▶ [Text passage]:

I have heard stories of host parents threatening aupairs with deportation and being dropped from the program just because the AP complained about unfair conditions. Very few people seem to want their aupair to do well in rematch. They must feel that it is a poor reflection on them.
These ” discussions ” with LCC, family and aupair can be very intimidating to any aupair. Granted their are aupairs with a lot of presence of mind.
I have found, however, that families can be very critical of each other. Assuming that you have a responsible and competant LCC , she is the only one who has access to the whole picture.
I wonder where that blacklist is located ? I have heard of families who go from agency to agency. One agency insists that they tow the line and they are off on their merry way.

Darthastewart August 19, 2009 at 1:29 pm

This is a clear abuse of the au-pair. I’ve heard this kind of story over and over again. I’d suggest that she should go over the LCC’s head. She needs to talk to the agency and let them know what is going on. She needs to document the hours she’s been asked to work.

If this is the Agency I think it is from the fact that you refer to an LCC, your friend needs to be very aware that they make only minimal efforts to rematch au-pairs. If your friend has additional time to find a job (like a place to stay that is NOT the LCC’s house), then she may stand a better chance of finding a HF. Is she able to stay with you after she leaves the HF?

Also, remember that there are two sides to this story. I agree that she has every right to time off. … However it is not unreasonable to ask the AP to watch the kids when HF isn’t working. … But that’s another discussion for another time.

This Friend of AP August 19, 2009 at 2:22 pm

I think I should tell a little about myself, too. I am not a HP, neither an AP. I used to work as an AP years ago, now I live on my own legally, got married. Since I finished the program, I help APs by giving advice, helping with paperwork. I feel like it’s my duty, since I know how it feels and sometimes is not as great as the agency told us. I’ve been there before.
About USCIS – I don’t know if the agency was informed about loosing this I-94. I don’t think it would be covered by an insurance – USCIS is very strict about fees and it’s basically AP’s fault. She lost it, so she needs to pay for it, very simple. Her HF helped her out with filling the form out, sending it, etc. They got a NOA from USCIS, but the AP haven’t seen it at all, HF is keeping it in their files. NOA has a tracking number and you can check your application online.
The family is looking for a new AP (or will be soon).
Both parents work – he works during the day, she works at night and comes home early morning. Also, they have a teenage girl at home, who is getting prepared to go to college this year. So why do they need an AP?
She could stay at my place, I live 30 miles away from her. But I haven’t met her in person and my husband is affraid to let a stranger to live at our apartment. And he is the only one who works, I am looking for a job and so far no luck.

▶ [What this task involves]: Transcribe the au pair discussion above, starting at "This Friend of" and ending at "your application online.".

▶ [Source material]:
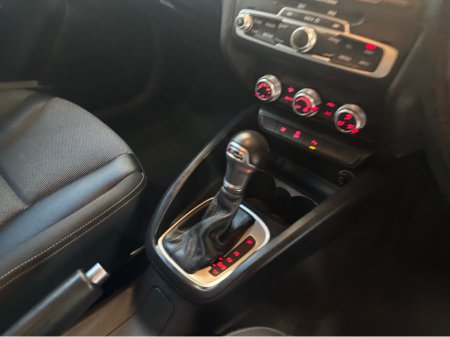 2016 Audi A1 1.0 tsi S tronic only 76000 kms Finance Available own this car from €54 per week €13,499 thumbnail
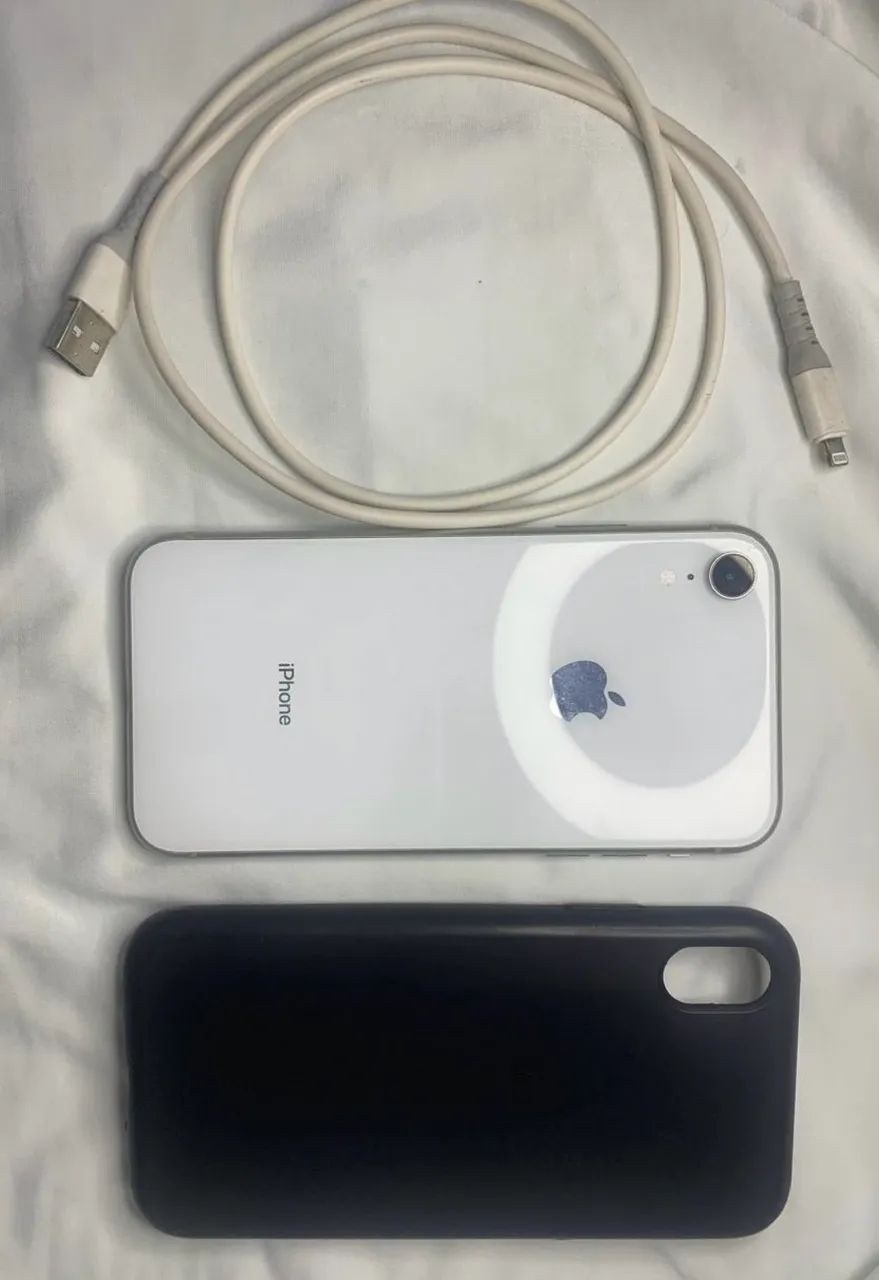 Iphone XR  - Foto 5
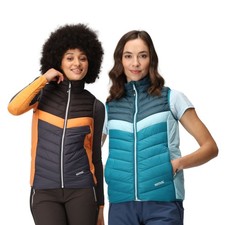 Regatta Harrock II Womens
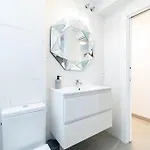 Elegante Apartamento En Centro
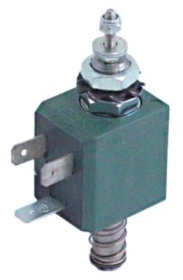 Elektromagnet napětí AC 50Hz 24V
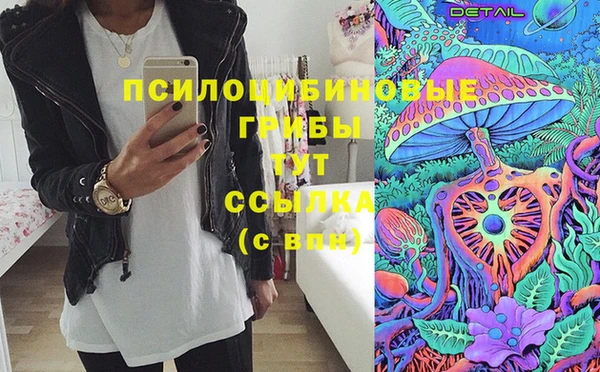 прущие крисы Алексеевка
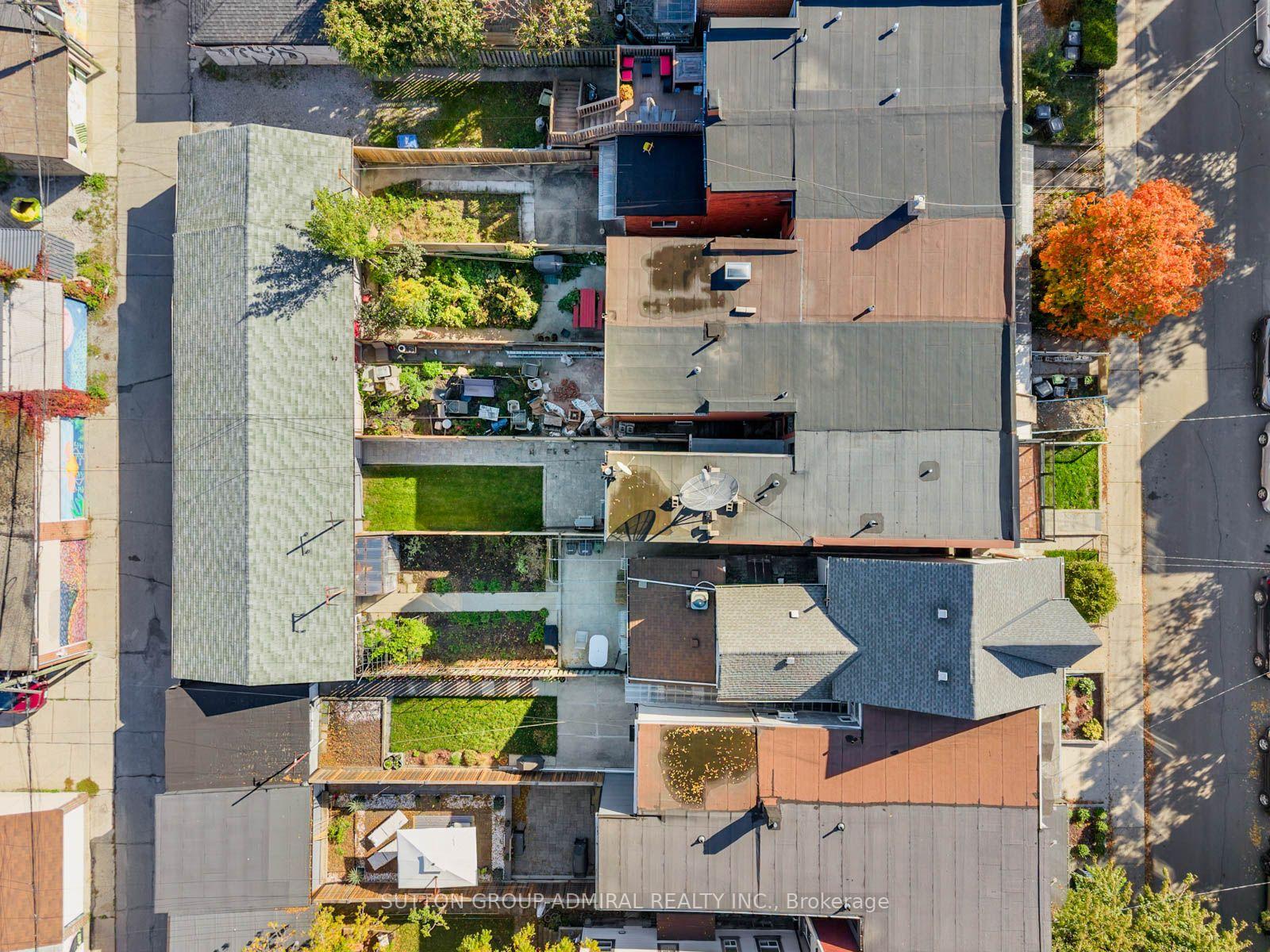 Photo 45 of 283 Euclid Avenue, Toronto, Trinity-Bellwoods — HOMEH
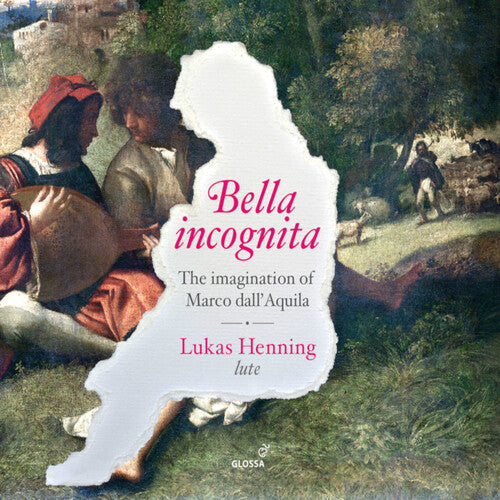 Dall'Aquila/ Henning - Bella Incognita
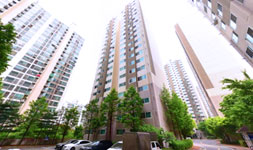 서울 강북구 아파트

▶ [Written answer]:
This Friend of AP August 19, 2009 at 2:22 pm

I think I should tell a little about myself, too. I am not a HP, neither an AP. I used to work as an AP years ago, now I live on my own legally, got married. Since I finished the program, I help APs by giving advice, helping with paperwork. I feel like it’s my duty, since I know how it feels and sometimes is not as great as the agency told us. I’ve been there before.
About USCIS – I don’t know if the agency was informed about loosing this I-94. I don’t think it would be covered by an insurance – USCIS is very strict about fees and it’s basically AP’s fault. She lost it, so she needs to pay for it, very simple. Her HF helped her out with filling the form out, sending it, etc. They got a NOA from USCIS, but the AP haven’t seen it at all, HF is keeping it in their files. NOA has a tracking number and you can check your application online.